Thursday, April 26, 2012

Today I meet with the Artist in Residence Coordinator to talk about my public program at 11am, so I have some time in the morning to continue to work on the painting I started outside yesterday.  Rain is in the forecast, so an all day hike was probably not in the plan anyway, and we need to go into Holbrook soon for supplies, so today will be dedicated to practical matters.

I have a good, though short, meeting with the coordinator, Pat Thompson, who is also Chief of Resource Management and I expect has a pretty tight schedule. I had scoped out all the public points of interest in the park for my charcoal sketching class without finding one that would be practical. She suggests the courtyard at headquarters. While it would be convenient, the large courtyard, designed as part of the Mission 66 upgrade project for the national parks, is blocked from the landscape with buildings on all four sides and is about as stark a place as designed in the 60's. "But what will we draw?" I asked. She was probably thinking it would more like the cultural demonstrations the park offers.

I like to get people out into the landscape though, so I suggest the Rainbow Forest Museum at the southern end of the park. Even though I had been too wiped out to explore it when we took our park survey the first day, I figured I'd take a chance there'd be SOMETHING to draw there.

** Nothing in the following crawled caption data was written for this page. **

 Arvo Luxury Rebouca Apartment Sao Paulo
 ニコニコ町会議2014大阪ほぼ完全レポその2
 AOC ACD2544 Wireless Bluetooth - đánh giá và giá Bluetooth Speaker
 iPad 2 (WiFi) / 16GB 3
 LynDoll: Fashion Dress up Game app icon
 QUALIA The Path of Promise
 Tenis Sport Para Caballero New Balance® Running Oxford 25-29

The class is scheduled for my last day, which meant I was free till then. Every residency is different and I realized that this was going to be a very independent one, which was fine by me, two weeks of unscheduled time to explore and work is luxury. 

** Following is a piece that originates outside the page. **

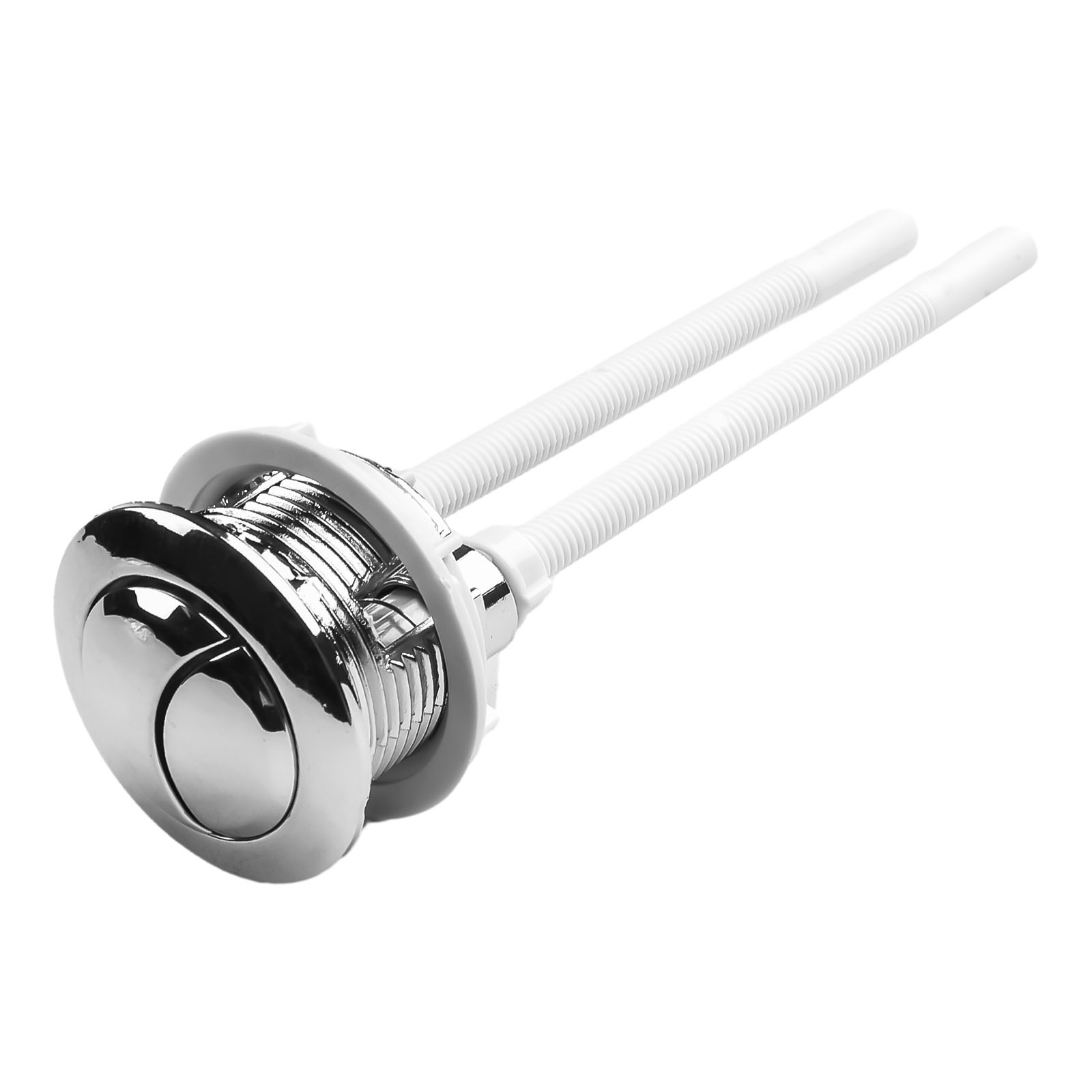 المزدوج دافق مقبض المرحاض زر ا - مراجعة Toilet Flush Valve وسعره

After I get back we decided to take the southern route to Holbrook which would take us out the Rainbow Forest gate and give me a chance to check it out. But by the time we drove the 25 miles though the park the weather was getting chilly and the wind was picking up. We walked just enough of the Giant Logs trail, a hilly paved loop past big petrified logs, to figure it would be a good place for class. It was right next to the museum building, had places to perch or we could use chairs from the Museum, and if the weather made working outside difficult, students could actually sit in the museum and see the landscape out the big picture windows.

I talked to Dave in the museum about the class and he was enthused and helpful. With that taken care of, we headed back to the car just as the rain started.  The cold windy rain lasted through our grocery shopping, and a stop at the hardware store for a putty knife to substitute for the palette knife I had forgotten to bring. But by the time we arrived back at the park, the skies were clearing. We were very happy with our timing!

I walked across the street to Kachina Point to watch as slivers of sun traveled over the desert badlands, until it was the shadows which were the slivers in the brilliantly lit landscape.

After all that, we did manage to get a hike in. At Chinde Point lookout John walked out onto the spine of a one of the mounds below.

 From which he saw a strange monolith rising from the flat desert.

Of course we had to go see it, steep as the climb down was. A bonus were these strangely bonelike rocks, set out as if a huge dinosaur had expired on the spot.